A cidade foi o local em que militantes do grupo Estado Islâmico construíram presença na Líbia, após a queda de Gaddafi. Foram expulsos alguns anos mais tarde pelo Exército Nacional Líbio (LNA), forças leais ao Gen Khalifa Haftar, aliado da administração oriental.
O poderoso general disse que as autoridades orientais avaliam os danos causados pelas inundações para que as estradas possam ser reconstruídas e a eletricidade restaurada para ajudar nos esforços de resgate.
"Todos os órgãos oficiais, especialmente o banco central da Líbia, deveriam fornecer o apoio financeiro urgente necessário para que os executores possam fazer o seu trabalho e prosseguir com a reconstrução", disse ele, segundo a Reuters, em um discurso na televisão.

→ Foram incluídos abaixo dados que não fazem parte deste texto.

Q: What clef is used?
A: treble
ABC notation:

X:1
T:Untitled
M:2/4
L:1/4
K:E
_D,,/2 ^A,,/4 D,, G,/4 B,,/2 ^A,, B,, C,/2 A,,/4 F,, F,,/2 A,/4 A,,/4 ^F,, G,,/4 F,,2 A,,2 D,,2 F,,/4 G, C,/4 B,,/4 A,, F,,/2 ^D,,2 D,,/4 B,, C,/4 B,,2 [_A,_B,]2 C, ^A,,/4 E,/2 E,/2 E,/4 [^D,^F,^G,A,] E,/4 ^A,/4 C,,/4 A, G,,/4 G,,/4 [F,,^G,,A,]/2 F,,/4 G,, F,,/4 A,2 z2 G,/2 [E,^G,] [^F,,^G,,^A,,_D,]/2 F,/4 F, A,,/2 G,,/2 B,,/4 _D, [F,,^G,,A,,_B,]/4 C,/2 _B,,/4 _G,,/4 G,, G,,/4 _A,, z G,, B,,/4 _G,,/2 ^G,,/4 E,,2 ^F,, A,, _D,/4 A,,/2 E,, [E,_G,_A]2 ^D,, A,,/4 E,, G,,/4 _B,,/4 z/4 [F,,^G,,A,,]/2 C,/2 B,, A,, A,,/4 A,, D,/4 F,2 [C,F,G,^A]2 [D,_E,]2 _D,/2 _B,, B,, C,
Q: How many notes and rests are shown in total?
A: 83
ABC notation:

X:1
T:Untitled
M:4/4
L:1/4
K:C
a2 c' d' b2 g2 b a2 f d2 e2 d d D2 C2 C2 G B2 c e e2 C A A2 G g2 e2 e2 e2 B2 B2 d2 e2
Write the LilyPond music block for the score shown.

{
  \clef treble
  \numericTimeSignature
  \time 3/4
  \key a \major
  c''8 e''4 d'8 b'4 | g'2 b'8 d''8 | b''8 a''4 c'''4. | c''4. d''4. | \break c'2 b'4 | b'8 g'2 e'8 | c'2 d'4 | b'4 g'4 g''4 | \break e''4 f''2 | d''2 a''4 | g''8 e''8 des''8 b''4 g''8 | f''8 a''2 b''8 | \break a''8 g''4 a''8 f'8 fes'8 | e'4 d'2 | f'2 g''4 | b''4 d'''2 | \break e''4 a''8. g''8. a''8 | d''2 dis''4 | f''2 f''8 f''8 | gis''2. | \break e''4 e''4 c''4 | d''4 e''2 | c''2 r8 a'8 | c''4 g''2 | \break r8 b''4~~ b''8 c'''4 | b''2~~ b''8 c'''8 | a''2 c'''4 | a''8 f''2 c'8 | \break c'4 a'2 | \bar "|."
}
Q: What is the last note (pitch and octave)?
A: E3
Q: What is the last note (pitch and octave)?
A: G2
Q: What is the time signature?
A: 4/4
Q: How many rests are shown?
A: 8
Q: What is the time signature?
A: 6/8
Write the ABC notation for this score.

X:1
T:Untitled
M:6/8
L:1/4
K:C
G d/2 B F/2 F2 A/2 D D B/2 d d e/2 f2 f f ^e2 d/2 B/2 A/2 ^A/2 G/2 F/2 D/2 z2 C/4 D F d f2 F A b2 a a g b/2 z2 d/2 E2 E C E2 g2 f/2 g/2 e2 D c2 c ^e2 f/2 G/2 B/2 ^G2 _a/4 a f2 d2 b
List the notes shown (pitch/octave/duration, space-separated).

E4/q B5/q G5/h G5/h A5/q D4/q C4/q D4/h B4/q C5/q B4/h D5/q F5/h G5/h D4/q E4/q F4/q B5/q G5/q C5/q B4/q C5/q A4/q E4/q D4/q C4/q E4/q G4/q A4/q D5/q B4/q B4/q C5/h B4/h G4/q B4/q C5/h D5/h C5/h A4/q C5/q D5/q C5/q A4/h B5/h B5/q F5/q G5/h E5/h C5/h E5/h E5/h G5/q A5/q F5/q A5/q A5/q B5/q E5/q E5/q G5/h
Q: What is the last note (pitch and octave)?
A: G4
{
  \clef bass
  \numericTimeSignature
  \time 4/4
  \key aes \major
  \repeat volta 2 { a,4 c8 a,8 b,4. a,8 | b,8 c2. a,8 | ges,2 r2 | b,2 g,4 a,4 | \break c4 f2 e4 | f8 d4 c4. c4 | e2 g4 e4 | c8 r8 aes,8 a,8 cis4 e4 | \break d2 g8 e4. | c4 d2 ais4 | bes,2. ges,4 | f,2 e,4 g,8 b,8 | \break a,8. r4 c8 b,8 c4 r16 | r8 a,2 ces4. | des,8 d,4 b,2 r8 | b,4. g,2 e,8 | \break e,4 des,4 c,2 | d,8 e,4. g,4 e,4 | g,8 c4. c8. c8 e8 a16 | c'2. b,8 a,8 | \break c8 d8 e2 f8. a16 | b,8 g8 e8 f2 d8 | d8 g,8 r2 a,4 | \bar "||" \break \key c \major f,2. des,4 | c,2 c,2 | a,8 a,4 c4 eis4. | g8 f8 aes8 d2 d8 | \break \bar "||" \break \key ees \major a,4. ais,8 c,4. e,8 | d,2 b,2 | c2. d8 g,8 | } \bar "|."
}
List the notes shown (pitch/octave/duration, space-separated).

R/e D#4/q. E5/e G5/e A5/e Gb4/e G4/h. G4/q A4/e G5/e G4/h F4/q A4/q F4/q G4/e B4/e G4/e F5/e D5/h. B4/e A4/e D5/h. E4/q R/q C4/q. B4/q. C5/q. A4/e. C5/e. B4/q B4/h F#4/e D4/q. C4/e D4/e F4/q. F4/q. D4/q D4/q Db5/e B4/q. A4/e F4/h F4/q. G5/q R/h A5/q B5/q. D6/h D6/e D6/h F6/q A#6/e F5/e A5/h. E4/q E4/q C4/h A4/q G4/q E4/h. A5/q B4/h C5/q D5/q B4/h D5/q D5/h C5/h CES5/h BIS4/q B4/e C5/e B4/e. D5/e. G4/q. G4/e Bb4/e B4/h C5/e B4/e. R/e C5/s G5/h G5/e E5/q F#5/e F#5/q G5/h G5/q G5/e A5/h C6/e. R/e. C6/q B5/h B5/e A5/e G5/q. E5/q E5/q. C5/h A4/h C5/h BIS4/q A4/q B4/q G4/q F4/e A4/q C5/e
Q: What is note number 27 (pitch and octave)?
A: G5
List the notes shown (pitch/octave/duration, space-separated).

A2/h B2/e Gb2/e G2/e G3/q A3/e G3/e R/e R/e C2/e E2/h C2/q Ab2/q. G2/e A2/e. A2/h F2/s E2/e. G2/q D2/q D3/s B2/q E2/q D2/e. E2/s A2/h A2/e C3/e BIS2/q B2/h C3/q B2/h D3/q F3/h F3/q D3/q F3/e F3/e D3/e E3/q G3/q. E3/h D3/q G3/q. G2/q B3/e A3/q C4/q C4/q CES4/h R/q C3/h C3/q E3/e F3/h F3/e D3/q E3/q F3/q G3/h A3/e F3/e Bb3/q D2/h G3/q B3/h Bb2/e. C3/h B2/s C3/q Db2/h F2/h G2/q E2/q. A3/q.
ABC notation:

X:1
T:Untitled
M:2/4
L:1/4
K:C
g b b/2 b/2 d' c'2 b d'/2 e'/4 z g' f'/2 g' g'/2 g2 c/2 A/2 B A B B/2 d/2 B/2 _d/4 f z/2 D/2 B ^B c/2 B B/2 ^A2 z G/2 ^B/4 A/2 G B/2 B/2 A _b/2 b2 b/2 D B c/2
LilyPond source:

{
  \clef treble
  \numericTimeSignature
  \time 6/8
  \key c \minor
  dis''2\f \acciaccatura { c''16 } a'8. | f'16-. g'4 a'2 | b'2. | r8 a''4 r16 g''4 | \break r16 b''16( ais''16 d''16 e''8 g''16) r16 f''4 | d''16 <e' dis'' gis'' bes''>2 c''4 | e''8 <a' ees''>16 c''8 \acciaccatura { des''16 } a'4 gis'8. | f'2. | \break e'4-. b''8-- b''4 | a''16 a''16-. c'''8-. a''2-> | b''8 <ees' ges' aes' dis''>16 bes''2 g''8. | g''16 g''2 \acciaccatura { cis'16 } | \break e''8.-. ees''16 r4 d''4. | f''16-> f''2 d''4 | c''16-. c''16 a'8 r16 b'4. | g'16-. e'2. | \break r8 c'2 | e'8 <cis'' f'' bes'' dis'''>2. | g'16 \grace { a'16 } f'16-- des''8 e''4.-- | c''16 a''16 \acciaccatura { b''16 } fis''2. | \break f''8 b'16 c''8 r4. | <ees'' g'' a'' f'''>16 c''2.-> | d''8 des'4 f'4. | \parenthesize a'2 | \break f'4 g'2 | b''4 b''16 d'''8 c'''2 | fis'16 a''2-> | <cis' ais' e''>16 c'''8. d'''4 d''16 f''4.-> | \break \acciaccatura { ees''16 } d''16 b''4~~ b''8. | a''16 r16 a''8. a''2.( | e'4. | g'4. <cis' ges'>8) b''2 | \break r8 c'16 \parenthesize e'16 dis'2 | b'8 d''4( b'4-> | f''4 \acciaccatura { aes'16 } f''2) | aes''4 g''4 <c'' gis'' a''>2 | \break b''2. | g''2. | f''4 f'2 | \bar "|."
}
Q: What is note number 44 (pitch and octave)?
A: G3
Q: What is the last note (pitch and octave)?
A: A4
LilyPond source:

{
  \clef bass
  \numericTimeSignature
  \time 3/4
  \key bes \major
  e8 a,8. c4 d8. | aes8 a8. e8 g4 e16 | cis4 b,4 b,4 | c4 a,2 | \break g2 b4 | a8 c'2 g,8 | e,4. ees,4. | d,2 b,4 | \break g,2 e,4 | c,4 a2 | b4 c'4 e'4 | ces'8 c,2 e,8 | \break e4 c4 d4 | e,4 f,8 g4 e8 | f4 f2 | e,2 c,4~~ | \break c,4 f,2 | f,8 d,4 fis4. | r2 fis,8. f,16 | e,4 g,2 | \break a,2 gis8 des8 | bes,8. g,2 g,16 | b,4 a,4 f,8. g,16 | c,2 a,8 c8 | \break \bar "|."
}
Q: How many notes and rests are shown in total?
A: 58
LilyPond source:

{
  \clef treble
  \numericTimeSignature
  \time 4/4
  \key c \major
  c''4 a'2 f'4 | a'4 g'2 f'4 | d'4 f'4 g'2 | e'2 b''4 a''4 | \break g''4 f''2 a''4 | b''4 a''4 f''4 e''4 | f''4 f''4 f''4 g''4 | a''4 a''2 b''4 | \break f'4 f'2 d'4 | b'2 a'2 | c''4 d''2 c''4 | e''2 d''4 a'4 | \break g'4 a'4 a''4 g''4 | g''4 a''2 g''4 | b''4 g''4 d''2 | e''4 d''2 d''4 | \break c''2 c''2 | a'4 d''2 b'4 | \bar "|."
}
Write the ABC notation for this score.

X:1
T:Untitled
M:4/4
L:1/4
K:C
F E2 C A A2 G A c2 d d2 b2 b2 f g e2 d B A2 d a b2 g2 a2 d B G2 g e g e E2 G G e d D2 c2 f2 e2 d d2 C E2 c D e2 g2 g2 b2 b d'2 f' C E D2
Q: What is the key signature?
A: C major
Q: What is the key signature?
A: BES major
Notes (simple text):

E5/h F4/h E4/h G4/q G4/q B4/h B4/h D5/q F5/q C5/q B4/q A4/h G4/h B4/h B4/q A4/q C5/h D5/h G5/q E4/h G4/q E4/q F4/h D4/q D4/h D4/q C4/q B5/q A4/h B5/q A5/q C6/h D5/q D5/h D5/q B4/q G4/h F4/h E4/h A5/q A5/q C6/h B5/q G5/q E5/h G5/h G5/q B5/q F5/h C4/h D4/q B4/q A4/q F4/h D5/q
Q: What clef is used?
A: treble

O principal site de notícias da Líbia, Al-Wasat, sugeriu que as falhas na reconstrução e manutenção adequadas da infraestrutura em Derna, após anos de conflito, são parcialmente responsáveis pelo elevado número de mortos.
“O caos na segurança e a negligência das autoridades líbias em monitorar de perto as medidas de segurança [das barragens] levaram à catástrofe”, afirmou o especialista econômico Mohammed Ahmed.